Church is not a ‘what’ but a ‘who.’ As we describe the church in terms of people, a missional church is characterized by its organic expressions. This means wherever missional disciples are, the church is. There our mission field is, be it at home, at school, at workplace, in the neighbourhood, at the park, at the hospital or at the airport. Taking family as a context for evangelism, parents are the first missionaries and the living Gospel examples our children observe every day.

A missional activist points out that, “Every disciple is to be an agent of God, and every disciple is to carry the mission of God unto every sphere of life. We are all missionaries sent into a non-Christian culture.”

The Needed Missional Shift

How shall we reboot our ministry after God’s own heart?

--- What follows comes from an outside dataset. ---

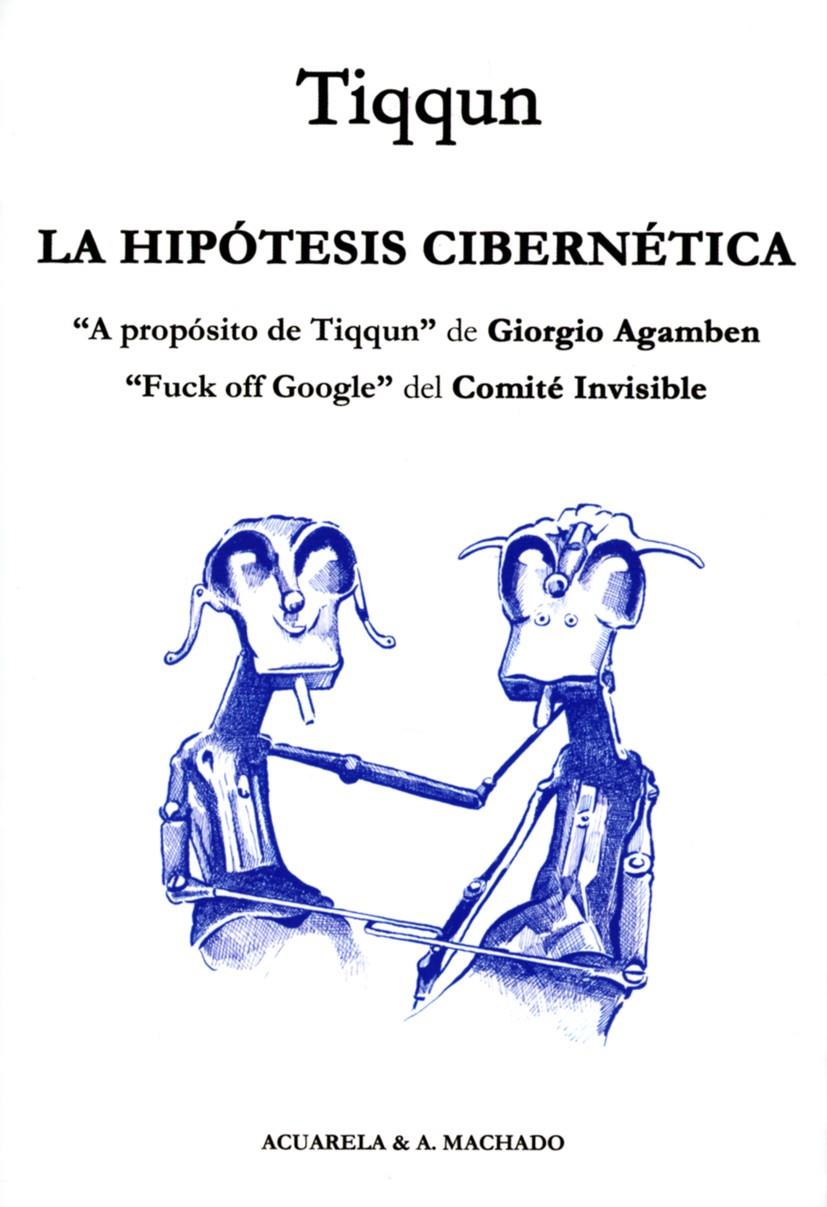 LA HIPÓTESIS CIBERNÉTICA | 9788477743446 | TIQQUN | Galatea Llibres | Llibreria online de Reus, Tarragona | Comprar llibres en català i castellà online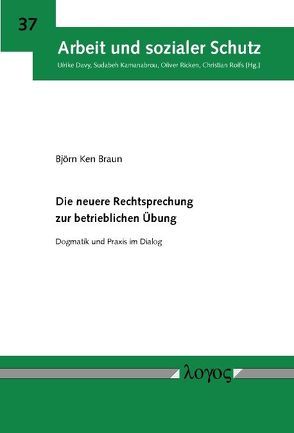 Die neuere Rechtsprechung zur betrieblichen Übung von Braun,  Björn Ken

Reggie McNeal, in his book Missional Renaissance: Changing the Scorecard for the Church, stated the three shifts, both in our thinking and in our behaviour: From internal to external in terms of ministry focus, from program development to people development in terms of core activity and from church-based to kingdom-based in terms of leadership agenda.

As a church, we need to recapture the Mission of God as the mission of our church. We hope to exhibit the missional experience in our transition as we reset our compass. How shall we move on from here after the wake-up call?

In fact, our President in his address during the 2019 Annual Conference has provided the answer. Fundamentally, we must hold on to the Sufficiency and Jurisdiction of Scripture. We need to revamp our Church Discipleship and initiate the neglected Family Discipleship. Church and family are the two contexts which God created for the expansion of His kingdom. We must connect the two effectively.

We shall not just be advocating “The Church After God’s Own Heart” and “The Family After God’s Own Heart.” We must be practitioners in partnership with Him. God is on mission and we are called as His agents and instruments. Are you willing to be a part of it?